The U. maydis genome contains coding information for homologues of the Rho Cdc42 GTPase module (Cdc42, Cdc24, Bem3, Rga1/2) (Table 1). In addition, U. maydis, like other filamentous fungi, contains a homologue of mammalian Rac, another Rho GTPase, which is absent from the genomes of S. cerevisiae and S. pombe. In mammals, Cdc42 and Rac1 play partially overlapping roles in morphogenesis, cell division, and migration (Jaffe and Hall, 2005).
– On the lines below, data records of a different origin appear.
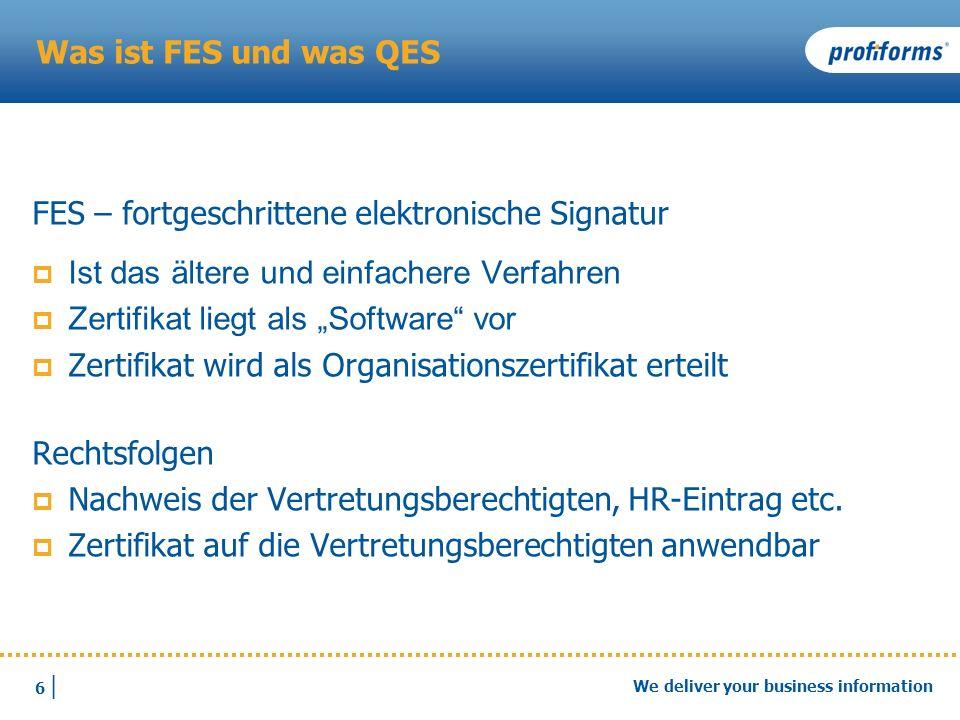 6 |6 | We deliver your business information Was ist FES und was QES FES – fortgeschrittene elektronische Signatur Ist das ältere und einfachere Verfah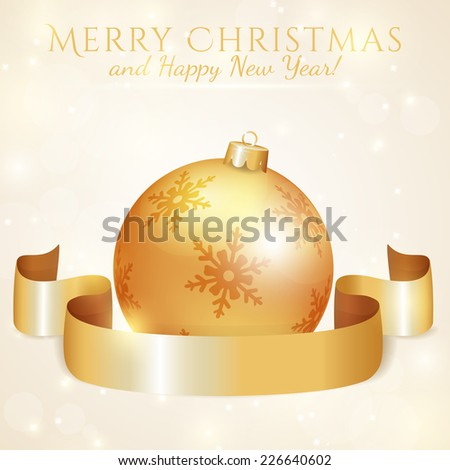 Merry Christmas and Happy New Year! Elegant greeting card with christmas ball and ribbon on light background. Vector illustration. There is a place for your text on the ribbon. - stock vector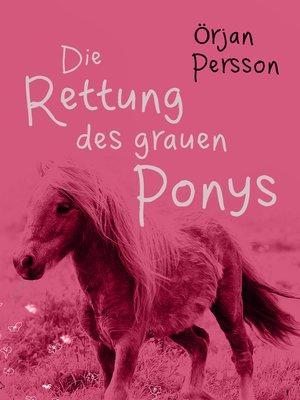 cover image of Die Rettung des grauen Ponys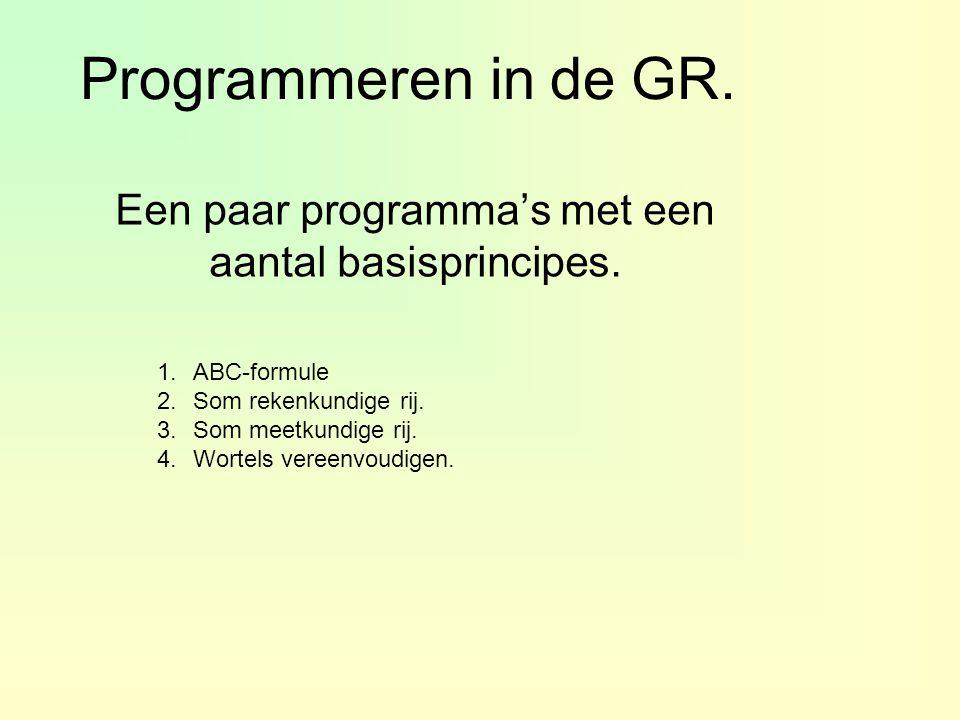 Een paar programma's met een aantal basisprincipes.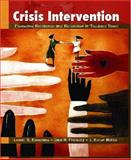 Crisis Intervention : Promoting Resilience and Resolution in Troubled Times, Echterling, Lennis G. and Presbury, Jack H., 0130908975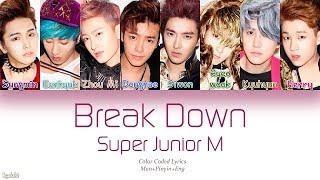 Super Junior-M (슈퍼주니어-M) – Break Down (Color Coded Lyrics) [Man/Pinyin/Eng]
Likewise in filamentous fungi, Cdc42 and Rac appear to have partially overlapping functions in control of cell polarity (see for example, Bassilana and Arkowitz, 2006; Boyce et al., 2001, 2003; Chen and Dickman, 2004; 2006; Rolke and Tudzynski, 2008; Scheffer et al., 2005; Virag et al., 2007).
In U. maydis, Cdc42 is required for cell separation but not for polarized growth, and is not essential for viability (Mahlert et al., 2006; F. Banuett, unpublished results), whereas UmRac1 is required for normal cell morphology of the yeast-like cell and for positioning of the septum (Mahlert et al., 2006). Umcdc42 null mutants form chains of cells that exhibit wild type morphology, separated by a single septum (Mahlert et al., 2006). In wild type cells, there are two septa prior to cell separation, one on the mother side and the other on the bud side. Cell separation occurs in the region between these two septa, the fragmentation zone (Banuett and Herskowitz, 2002; O’Donnell and McLaughlin, 1984; Weinzierl et al., 2002). In S. cerevisiae CDC42 is essential for viability and for polarity establishment: cdc42ts and cdc24 mutants arrest as large unbudded, multinucleate cells (reviewed in Pruyne and Bretscher, 2000a,b). Thus, U. maydis and S. cerevisiae use Cdc42 differently, a theme repeated in other filamentous fungi (see below).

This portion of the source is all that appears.